Dr. Bannister’s work is outstanding, especially his arguments that Newfoundland should be understood not as ‘primitive’ because of its lack of conventional British legal and political institutions, but rather as a vigorous society in which custom, common law and the policing of the British navy collectively contributed to a complex, fully functional society. Dr. Bannister writes lucidly about the manner in which the Royal Navy, drawing on the notion of legal precedent, exercised law before the advent of an elected Colonial Assembly in 1832. He sheds valuable light on the ways in which the Anglo-Irish settlements were governed by explaining in meticulous fashion the process by which law was established, negotiated and contested.
Dr. Bannister’s arguments challenge convincingly a great deal of the traditional historiography of Newfoundland and, more generally, contribute to a deeper understanding of the British Empire’s diversity. As such, his work transcends Newfoundland history as construed narrowly and in isolation from the larger, comparative imperial framework. The arguments of the thesis, especially those regarding legal matters, are constructed with an admirable clarity, alas so often lacking in other works that treat such historical materials. His thesis is also makes a significant contribution to the ongoing debate concerning state formation in historical literature, particularly among Canadian and American historians.

Honourable Mention:
Susan Neylan, The Heavens Are Changing”: Nineteenth Century Protestant Missionization on the North Pacific Coast (University of British Columbia).

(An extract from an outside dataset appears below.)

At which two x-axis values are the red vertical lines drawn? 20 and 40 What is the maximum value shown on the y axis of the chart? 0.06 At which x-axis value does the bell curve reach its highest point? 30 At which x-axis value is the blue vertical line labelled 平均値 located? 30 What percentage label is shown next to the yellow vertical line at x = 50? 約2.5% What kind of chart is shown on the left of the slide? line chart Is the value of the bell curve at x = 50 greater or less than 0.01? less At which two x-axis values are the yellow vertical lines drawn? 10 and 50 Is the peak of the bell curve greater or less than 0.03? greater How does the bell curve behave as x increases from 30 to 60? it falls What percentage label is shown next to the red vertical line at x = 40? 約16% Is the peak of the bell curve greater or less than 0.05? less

Dr. Neylan’s work focuses on the interaction between Protestant missionaries and Northwest Coast natives in British Columbia from the mid-nineteenth century to 1900. She argues in respect of the central issue of ‘power’ that the Natives were far from merely the agents of European proselytizing, and that the Aboriginal people had significant agency in the interactions, often leading to modifications in Christian thought and practice. By contrast, there occurred many distinctive Native (Tsimshian) incorporations of Christian doctrine and practice. In this sense, the encounters are rightly portrayed as ‘dialogic’, rather than as conversions which were the result of simplistically conceived Native victimization.
Dr. Neylan’s superb intelligence is manifested in the manner in which she ‘re-reads’ the sources and integrates into her analysis both past literature on the subject and effective insights from theorists, notably Michel Foucault. Her writing is subtle yet firm and lucid, and demonstrates a profound knowledge of native religious practices and varieties of Christian theology. Her thesis will have a significant impact on international studies in Native/Christian interactions.